#### WORK TO BE COMPLETED:
Take the lines from the one containing "scientific name: Procyon lotor" through the final line below and restate them exactly. Omit the pictures.
___ DATA FOR THIS TASK ___
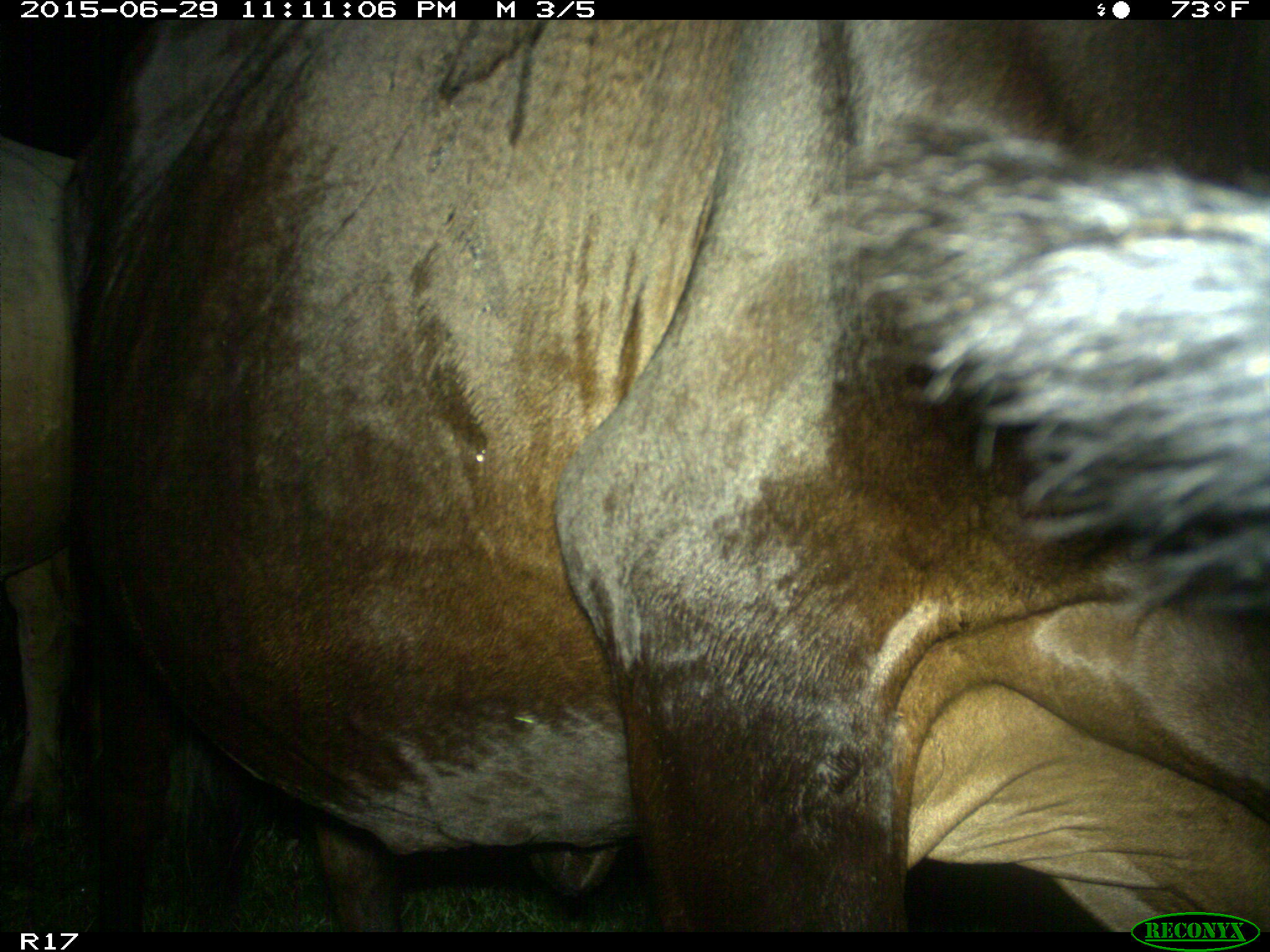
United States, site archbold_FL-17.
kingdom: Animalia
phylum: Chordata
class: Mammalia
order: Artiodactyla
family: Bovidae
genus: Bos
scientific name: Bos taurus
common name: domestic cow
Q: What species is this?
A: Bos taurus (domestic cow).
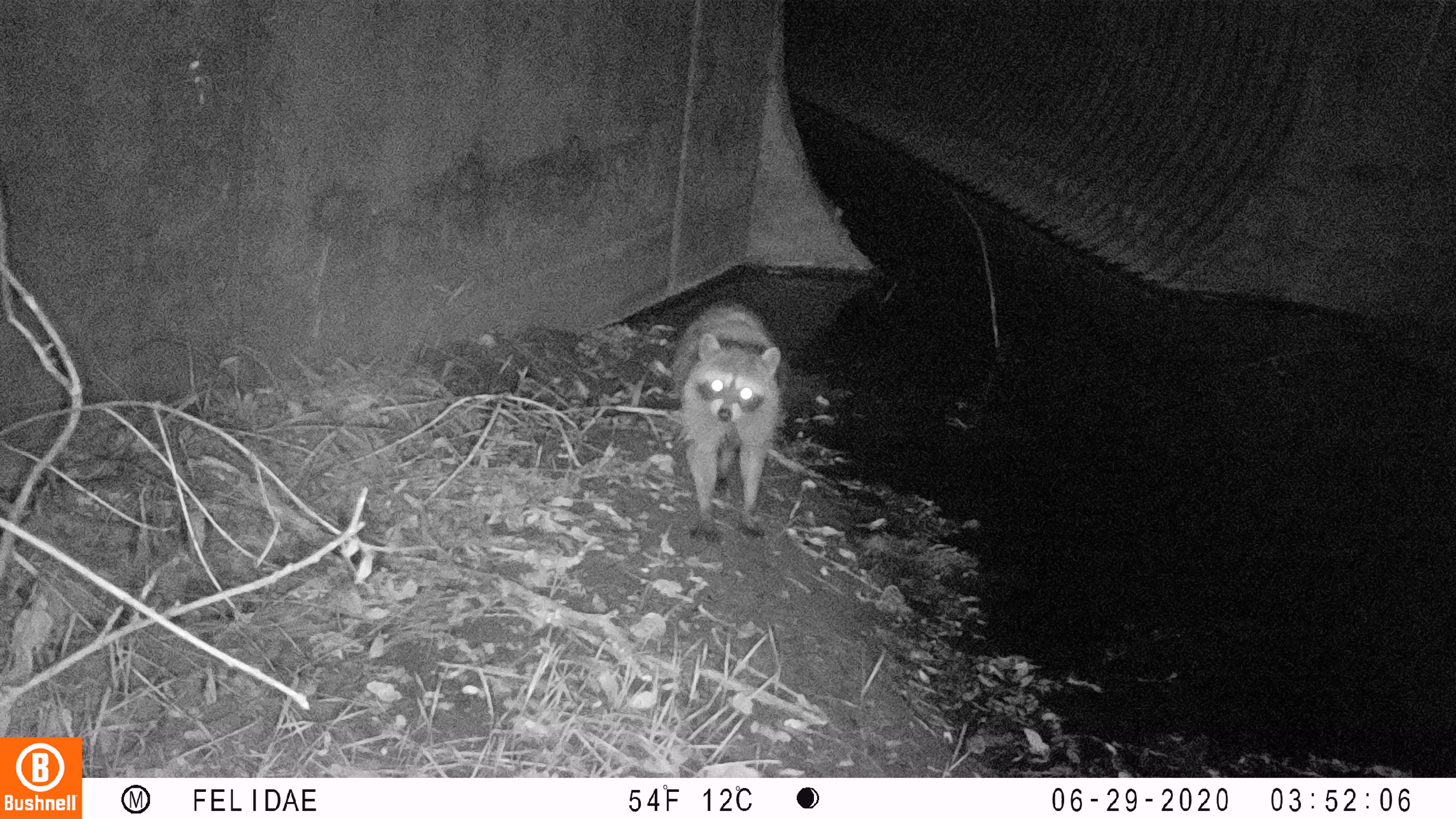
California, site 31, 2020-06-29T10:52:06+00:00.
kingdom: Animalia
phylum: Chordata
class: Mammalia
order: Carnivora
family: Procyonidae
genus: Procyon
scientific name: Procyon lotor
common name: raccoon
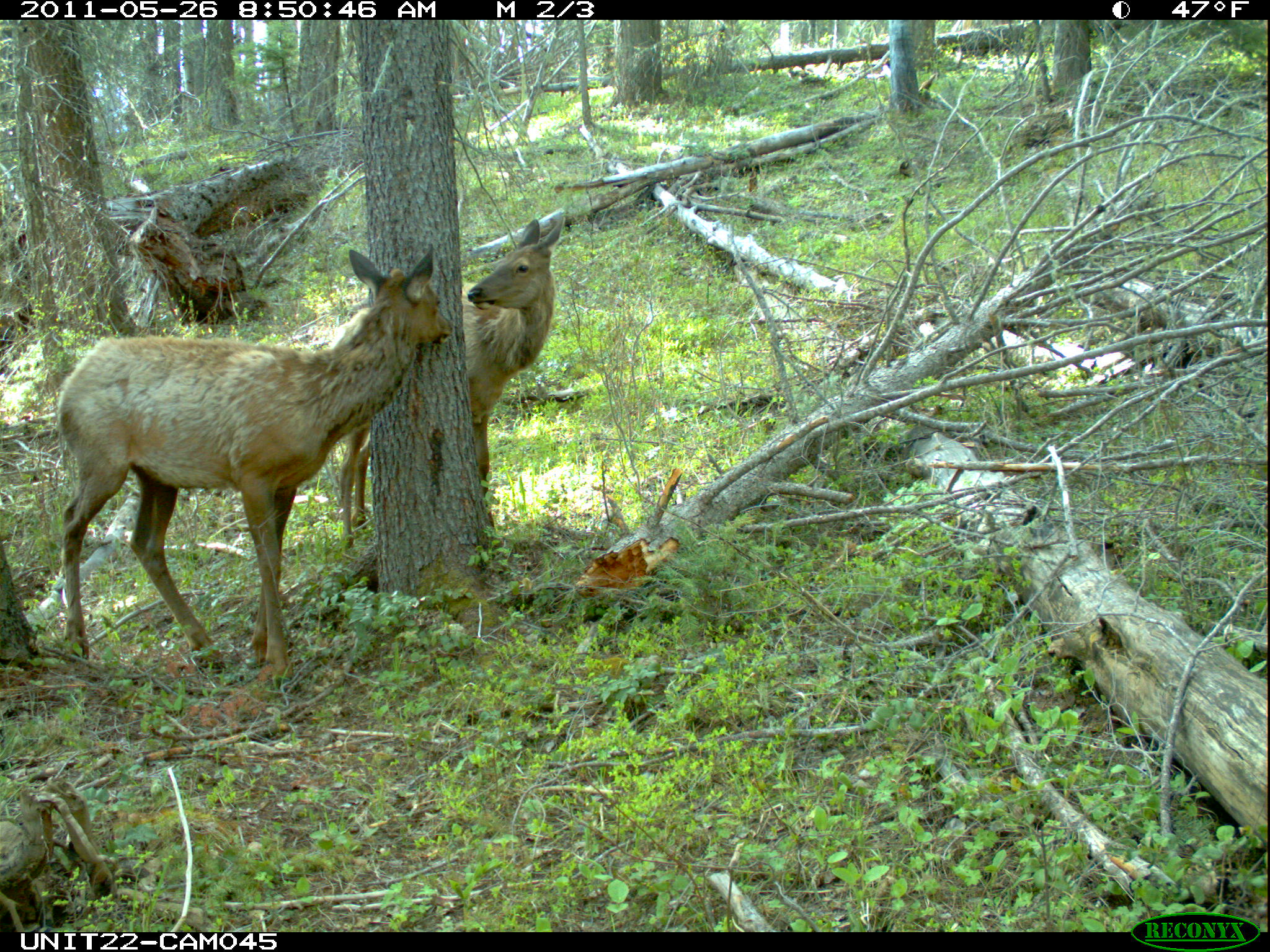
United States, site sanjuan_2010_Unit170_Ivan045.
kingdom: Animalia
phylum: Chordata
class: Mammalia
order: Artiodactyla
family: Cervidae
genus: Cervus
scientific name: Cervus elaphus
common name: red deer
___
#### ANSWER SPACE:
scientific name: Procyon lotor
common name: raccoon
United States, site sanjuan_2010_Unit170_Ivan045.
kingdom: Animalia
phylum: Chordata
class: Mammalia
order: Artiodactyla
family: Cervidae
genus: Cervus
scientific name: Cervus elaphus
common name: red deer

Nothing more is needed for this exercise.